Sabtu, 04 April 2009

Nikah Mut'ah Dalam Pandangan Islam

A. Pengertian Nikah Mut'ah
Nikah mut'ah merupakan gabungan dari dua kata, yaitu nikah dan mut'ah. Menurut istilah, nikah artinya adalah akad yang membolehkan dua pasangan (suami dan istri) untuk bersenang-senang (berhubungan intim) atas dasar yang disyariatkan. Sedangkan pengertian mut'ah dalam hal ini ada dua pengertian, yaitu :
1. Suatu pemberian dari suami kepada istrinya sewaktu dia menceraikannya. Pemberian ini diwajibkan kepada laki-laki apabila perceraian itu terjadi atas kehendak suami. Tetapi apabila perceraian itu terjadi atas kehendak istri maka pemberian itu tidak wajib.[1]

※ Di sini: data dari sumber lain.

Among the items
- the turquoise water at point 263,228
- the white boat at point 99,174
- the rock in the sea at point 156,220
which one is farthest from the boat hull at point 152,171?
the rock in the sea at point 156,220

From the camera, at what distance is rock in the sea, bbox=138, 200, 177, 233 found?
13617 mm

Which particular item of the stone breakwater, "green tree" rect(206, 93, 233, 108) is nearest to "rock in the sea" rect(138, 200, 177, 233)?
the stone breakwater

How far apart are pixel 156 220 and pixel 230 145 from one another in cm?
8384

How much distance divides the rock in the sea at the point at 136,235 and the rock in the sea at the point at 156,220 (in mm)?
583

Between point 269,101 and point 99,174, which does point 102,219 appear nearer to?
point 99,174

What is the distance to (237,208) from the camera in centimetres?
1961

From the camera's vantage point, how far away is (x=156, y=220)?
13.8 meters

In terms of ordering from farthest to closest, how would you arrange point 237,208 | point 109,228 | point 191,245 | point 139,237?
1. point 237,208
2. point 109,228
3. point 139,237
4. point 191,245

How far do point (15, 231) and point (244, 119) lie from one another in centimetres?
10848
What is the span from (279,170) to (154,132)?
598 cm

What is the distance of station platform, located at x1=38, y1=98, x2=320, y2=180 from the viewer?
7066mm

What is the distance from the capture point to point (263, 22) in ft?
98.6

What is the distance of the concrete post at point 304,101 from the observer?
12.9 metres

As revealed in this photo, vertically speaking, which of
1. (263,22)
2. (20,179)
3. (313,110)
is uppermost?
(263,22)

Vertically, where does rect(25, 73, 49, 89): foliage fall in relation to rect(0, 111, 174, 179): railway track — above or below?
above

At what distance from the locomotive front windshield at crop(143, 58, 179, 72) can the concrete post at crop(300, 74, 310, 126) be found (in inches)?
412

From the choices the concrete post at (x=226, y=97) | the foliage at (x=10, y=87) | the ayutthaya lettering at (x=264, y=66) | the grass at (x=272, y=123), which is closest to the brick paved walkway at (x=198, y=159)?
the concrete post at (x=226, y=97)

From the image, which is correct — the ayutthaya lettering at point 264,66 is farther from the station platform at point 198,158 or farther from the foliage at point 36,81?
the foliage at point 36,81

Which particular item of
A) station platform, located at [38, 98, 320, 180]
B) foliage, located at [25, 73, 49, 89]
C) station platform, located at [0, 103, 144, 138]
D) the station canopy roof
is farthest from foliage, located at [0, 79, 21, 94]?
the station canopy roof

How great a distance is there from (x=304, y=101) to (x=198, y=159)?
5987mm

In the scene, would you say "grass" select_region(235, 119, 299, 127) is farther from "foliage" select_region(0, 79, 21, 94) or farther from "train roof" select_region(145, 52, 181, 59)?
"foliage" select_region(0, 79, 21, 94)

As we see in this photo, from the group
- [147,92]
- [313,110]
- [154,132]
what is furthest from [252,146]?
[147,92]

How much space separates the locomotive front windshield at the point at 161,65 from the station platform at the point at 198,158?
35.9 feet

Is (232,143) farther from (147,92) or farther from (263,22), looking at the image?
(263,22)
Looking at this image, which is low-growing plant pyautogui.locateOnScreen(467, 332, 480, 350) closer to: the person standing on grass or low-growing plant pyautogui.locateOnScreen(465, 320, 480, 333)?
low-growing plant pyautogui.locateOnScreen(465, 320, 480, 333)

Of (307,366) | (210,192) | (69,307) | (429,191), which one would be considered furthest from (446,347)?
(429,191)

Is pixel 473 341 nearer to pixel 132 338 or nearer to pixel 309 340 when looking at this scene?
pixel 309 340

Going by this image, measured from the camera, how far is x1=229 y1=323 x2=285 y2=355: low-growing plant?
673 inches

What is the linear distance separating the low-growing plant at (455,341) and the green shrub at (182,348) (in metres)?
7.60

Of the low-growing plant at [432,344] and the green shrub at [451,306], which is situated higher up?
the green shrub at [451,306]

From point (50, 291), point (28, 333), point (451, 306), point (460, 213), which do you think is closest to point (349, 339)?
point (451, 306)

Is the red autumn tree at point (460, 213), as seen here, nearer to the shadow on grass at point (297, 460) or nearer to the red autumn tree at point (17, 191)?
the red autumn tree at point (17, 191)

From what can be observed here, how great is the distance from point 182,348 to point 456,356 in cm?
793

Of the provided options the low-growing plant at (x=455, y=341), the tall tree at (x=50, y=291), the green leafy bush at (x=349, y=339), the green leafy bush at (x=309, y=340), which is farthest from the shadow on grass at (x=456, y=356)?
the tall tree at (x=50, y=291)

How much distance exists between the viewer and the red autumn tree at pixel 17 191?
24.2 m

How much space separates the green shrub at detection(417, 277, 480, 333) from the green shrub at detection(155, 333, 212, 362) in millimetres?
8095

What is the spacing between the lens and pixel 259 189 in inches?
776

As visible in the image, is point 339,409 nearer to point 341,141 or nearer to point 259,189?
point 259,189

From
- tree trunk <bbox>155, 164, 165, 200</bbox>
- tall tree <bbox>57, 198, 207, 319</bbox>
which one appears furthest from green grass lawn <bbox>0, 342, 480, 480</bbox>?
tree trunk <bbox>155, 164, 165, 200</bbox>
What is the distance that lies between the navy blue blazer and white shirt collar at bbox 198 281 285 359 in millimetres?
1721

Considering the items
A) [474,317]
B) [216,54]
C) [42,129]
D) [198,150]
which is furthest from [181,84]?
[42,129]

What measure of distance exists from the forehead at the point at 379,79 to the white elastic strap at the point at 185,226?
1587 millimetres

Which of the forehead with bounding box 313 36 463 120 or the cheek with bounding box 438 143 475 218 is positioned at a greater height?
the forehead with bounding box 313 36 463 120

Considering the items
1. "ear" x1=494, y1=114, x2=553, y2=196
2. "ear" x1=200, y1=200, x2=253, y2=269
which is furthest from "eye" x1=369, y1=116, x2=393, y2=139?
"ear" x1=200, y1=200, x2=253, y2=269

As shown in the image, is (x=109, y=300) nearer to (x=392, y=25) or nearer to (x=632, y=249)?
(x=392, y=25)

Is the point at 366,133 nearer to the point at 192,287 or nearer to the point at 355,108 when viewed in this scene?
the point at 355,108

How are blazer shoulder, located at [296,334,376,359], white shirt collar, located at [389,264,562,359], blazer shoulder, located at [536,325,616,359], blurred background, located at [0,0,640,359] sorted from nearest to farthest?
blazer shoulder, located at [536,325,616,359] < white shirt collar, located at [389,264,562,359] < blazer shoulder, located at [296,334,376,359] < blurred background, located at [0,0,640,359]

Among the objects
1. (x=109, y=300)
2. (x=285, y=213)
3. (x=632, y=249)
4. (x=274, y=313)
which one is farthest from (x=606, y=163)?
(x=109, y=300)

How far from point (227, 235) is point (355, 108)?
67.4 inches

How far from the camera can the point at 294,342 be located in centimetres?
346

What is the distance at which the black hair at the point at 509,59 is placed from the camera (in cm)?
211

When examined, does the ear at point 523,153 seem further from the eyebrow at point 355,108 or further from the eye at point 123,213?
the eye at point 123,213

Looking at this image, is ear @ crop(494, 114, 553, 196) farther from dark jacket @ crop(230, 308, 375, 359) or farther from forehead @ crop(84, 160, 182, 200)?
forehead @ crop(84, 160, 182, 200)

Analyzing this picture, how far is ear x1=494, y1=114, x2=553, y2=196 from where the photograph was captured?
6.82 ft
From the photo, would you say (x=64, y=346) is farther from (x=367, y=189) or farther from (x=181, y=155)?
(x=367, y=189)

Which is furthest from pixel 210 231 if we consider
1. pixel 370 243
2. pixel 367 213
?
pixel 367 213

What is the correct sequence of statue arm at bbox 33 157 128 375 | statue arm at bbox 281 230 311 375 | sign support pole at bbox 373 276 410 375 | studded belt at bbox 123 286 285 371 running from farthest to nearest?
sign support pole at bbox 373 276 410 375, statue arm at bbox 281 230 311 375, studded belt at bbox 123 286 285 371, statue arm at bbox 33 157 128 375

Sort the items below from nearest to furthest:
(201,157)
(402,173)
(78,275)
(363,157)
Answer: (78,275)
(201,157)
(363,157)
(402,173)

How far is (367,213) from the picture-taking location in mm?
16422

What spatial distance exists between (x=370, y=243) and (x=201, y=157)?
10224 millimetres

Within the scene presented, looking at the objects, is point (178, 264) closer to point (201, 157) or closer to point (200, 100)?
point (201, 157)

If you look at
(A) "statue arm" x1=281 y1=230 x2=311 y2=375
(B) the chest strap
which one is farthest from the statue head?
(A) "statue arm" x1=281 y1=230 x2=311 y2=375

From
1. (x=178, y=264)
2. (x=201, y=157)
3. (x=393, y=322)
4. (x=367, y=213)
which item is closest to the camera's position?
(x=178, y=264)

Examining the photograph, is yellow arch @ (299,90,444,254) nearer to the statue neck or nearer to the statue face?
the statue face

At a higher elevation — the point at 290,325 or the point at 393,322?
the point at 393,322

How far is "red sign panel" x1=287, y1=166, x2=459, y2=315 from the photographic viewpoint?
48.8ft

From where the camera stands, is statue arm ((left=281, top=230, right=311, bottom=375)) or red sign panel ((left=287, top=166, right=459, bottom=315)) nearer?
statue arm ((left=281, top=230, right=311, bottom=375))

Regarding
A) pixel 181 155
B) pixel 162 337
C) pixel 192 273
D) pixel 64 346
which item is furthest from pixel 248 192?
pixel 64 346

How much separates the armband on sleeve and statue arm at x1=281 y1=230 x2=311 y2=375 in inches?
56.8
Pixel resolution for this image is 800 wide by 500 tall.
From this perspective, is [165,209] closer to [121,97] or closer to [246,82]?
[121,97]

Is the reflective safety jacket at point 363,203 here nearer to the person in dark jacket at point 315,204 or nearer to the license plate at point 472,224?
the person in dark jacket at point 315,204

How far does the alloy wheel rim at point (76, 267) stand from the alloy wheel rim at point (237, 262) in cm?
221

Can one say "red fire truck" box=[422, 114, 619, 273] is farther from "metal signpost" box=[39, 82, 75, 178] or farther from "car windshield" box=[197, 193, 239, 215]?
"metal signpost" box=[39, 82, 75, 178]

2. Kesenangan yang mutlak, yang dijadikan dasar hidup bagi pria untuk mencapai keinginannya, hawa nafsunya dan birahinya dari seorang wanita tanpa syarat. Hal ini dilakukan dengan perkawinan sementara atau yang biasa dinamakan "kawin kontrak" dalam jangka waktu yang telah ditentukan.[2]
Dari dua pengertian mut'ah tersebut, maka pengertian yang cocok untuk pengertian nikah mut'ah adalah pengertian yang kedua.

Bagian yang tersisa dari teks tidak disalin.